Revolutionary research against glaucoma: Mainz and Sydney in close contact

Revolutionary research against glaucoma: Mainz and Sydney in close contact

On July 1, 2025, Mainz University Medical Center joined a global research collaboration dedicated to combating vision loss caused by glaucoma. This collaboration is led by Univ.-Prof. Christian Behl, Director of the Institute for Pathobiochemistry, led. Together with Dr. Katharina Bell, clinical lead in ophthalmology at the NHMRC Clinical Trials Center at the University of Sydney, is committed to developing innovative treatment options for patients with glaucoma. unimedizin-mainz.de reports that the project is part of the “Snow Vision Accelerator” network, which has an extraordinarily high budget of 27.9 million euros and is led by Prof. Jonathan Crowston. Funding is provided by the “Snow Medical Research Foundation” from Sydney.

The central goal of this pioneering initiative is to revolutionize glaucoma treatment. This will be done through molecular biological, genetic and translational research in order to develop novel drugs. Glaucoma, also known as glaucoma, often leads to damage to the optic nerve, which in turn can lead to visual field restrictions and blind spots for those affected. A common feature of this condition is increased intraocular pressure.

Research focus and methodology

In their research, Behl and Bell focus on autophagy, particularly mitophagy, which is responsible for the breakdown of mitochondria. Around 1.3 million euros will be available for these studies over the next five years. Autophagy plays an important role in cellular quality control and energy production and is crucial in stress responses.

The identification of new therapeutic approaches to preserve and protect the optic nerve through targeted control of mitophagy is a central concern of this collaboration. The study of these processes is particularly important because mitochondrial dysfunction plays a role in the pathogenesis of primary open-angle glaucoma (POAG). pubmed.ncbi.nlm.nih.gov highlights that mTOR and AMPK are the main regulators of autophagy, with mTOR acting as a negative regulator and AMPK as a positive regulator.

In particular, the ULK1/ATG13/FIP200 complex is considered central to the formation of autophagosomes, while key proteins such as BECN1, PI3K and ATG14L are crucial for autophagosome elongation. The ability of mitochondria to respond to stress signals such as reactive oxygen species leads to the activation of the mitophagy process, which ultimately affects the mitochondria.
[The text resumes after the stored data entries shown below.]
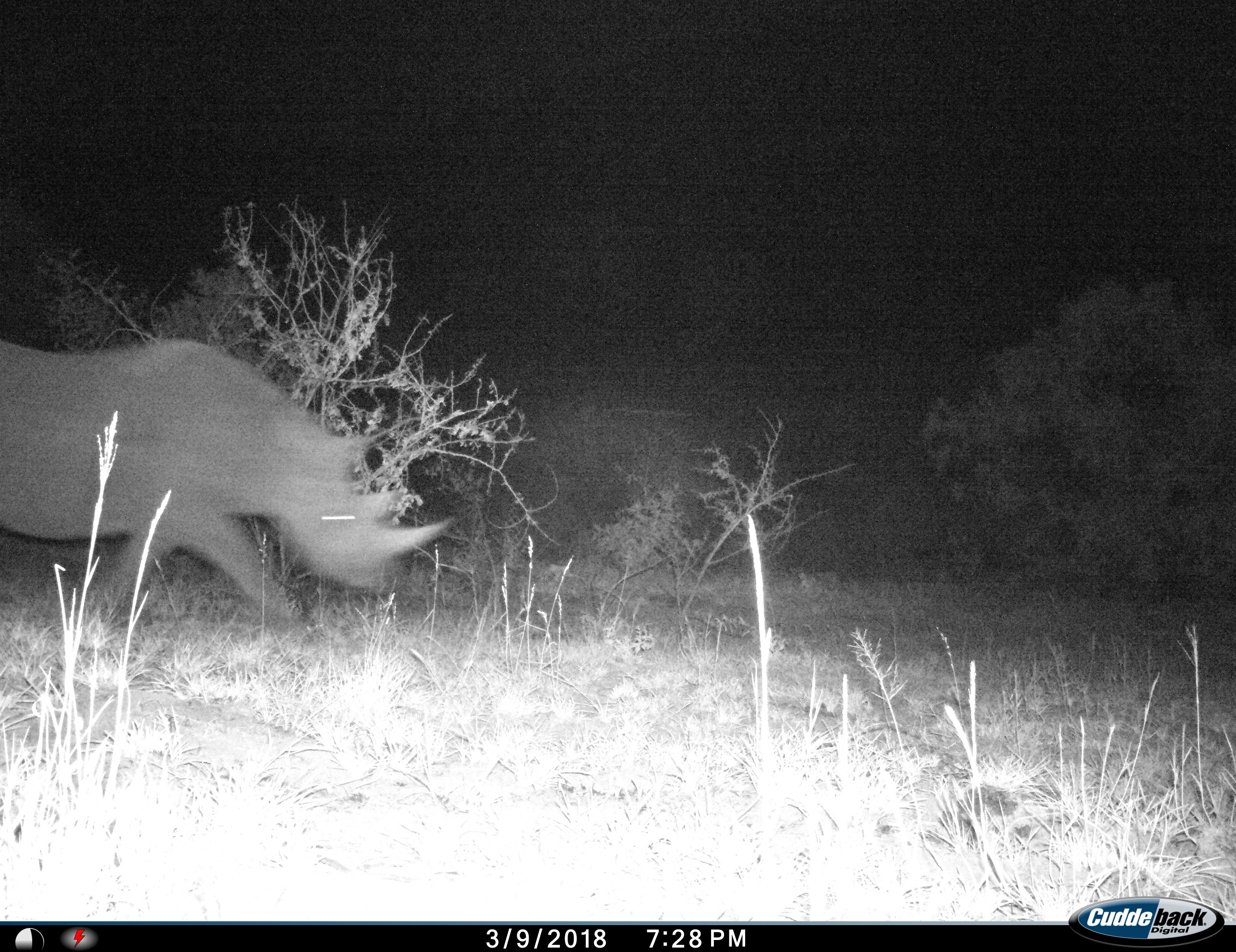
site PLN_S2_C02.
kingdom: Animalia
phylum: Chordata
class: Mammalia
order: Perissodactyla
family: Rhinocerotidae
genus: Diceros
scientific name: Diceros bicornis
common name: black rhinoceros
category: rhinocerosblack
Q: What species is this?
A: Rhinocerosblack (black rhinoceros) (Diceros bicornis).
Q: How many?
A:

Genetic influences and therapeutic perspectives

Additionally, current research is deepening our understanding of the genetic influences on mitochondrial dysfunction and its connection to retinal ganglion cell loss in POAG. pubmed.ncbi.nlm.nih.gov documented that changes in mitochondrial DNA and nuclear DNA genes that encode mitochondrial proteins can have significant effects on mitochondrial structure and function.

A variety of genes, including OPA1, MFN1, and SOD2, are associated with susceptibility to POAG. These genotypic variations reveal a common denominator regarding mitochondrial dysfunction, highlighting the need to explore deeper therapeutic interventions.

Dr. Katharina Bell is optimistic about the collaboration and the opportunity to positively influence the lives of people with glaucoma. The interdisciplinary approach between neuroscience and ophthalmology aims to develop new treatment strategies.